When Repaying Your Debt Is Hard
Are you sinking into overwhelming debt? It is extremely simple to let that happen. As a beginner cardholder, you start out with a very low credit card limit. But as time passes by it typically rises. This is what makes overcharging all the more lucrative. This makes paying down debt even more difficult because of the rising balance, the compounding interest and increase in your payments.
We All Know That Debts Affect Our Credit Score But How?
Shouldn’t it be the reason for financial institutions to go easy on us? They should understand that we are going through a financial crisis and that we are honest, hardworking beings who are going to repay their money sooner or later with the interest. Well, this might be true but sadly it is not how the world functions. Your credit score is very important and yet easily affected by your debt. Owning a Mastercard credit card or a no interest rate credit card might prove to be useful in getting out of debt but it is not going to be everything you need here.
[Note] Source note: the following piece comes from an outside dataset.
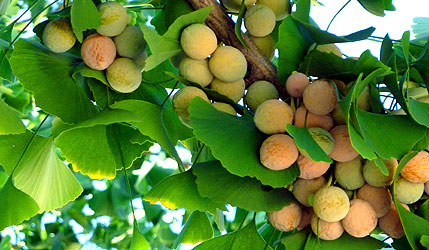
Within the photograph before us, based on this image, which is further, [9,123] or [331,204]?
[9,123]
Of course you want to remain debt free and for that you have been looking for low interest credit cards because you are done holding on to high balances. This negatively impacts your credit score. If you want to maintain a high credit score, you need to ensure that your account balance is well under 30% of your available credit limit. If you seek the advice of your low interest rate credit card issuer, they would suggest you to keep your credit utilization as close to zero as possible.
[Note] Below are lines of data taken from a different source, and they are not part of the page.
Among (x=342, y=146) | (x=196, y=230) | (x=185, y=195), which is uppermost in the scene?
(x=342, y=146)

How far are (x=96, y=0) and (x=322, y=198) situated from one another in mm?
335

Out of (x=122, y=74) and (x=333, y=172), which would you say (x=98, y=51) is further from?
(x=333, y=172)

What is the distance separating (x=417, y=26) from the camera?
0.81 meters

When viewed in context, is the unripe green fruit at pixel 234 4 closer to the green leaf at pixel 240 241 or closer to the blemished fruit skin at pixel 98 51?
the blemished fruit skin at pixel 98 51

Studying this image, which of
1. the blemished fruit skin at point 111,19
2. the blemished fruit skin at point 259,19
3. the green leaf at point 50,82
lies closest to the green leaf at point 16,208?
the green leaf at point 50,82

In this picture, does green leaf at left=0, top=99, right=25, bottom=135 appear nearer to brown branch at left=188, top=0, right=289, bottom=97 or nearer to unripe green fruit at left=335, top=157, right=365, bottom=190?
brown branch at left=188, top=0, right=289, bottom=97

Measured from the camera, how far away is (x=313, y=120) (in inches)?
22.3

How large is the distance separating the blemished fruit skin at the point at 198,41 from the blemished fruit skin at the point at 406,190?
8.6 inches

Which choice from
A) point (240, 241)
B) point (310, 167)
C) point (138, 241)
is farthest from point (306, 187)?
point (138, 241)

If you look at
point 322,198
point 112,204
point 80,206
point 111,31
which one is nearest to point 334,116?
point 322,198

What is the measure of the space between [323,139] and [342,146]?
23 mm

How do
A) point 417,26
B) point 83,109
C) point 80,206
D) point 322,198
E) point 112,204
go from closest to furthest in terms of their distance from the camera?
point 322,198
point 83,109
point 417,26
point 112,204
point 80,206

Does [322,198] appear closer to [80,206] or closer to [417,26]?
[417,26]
Other than utilizing a credit card for no credit for a more favorable credit score, you need to ensure timely payments as well. They are also vital because you just can’t afford to fall behind your billing cycle. In such a case your delinquency will be reported by your creditor after 60 days and your score will drop noticeably. If you continue to miss more payments, you will see a dramatic decrease in your credit score. It is also very important to have a strong credit score because these negative scores don’t go away from your credit report for a full 7 years!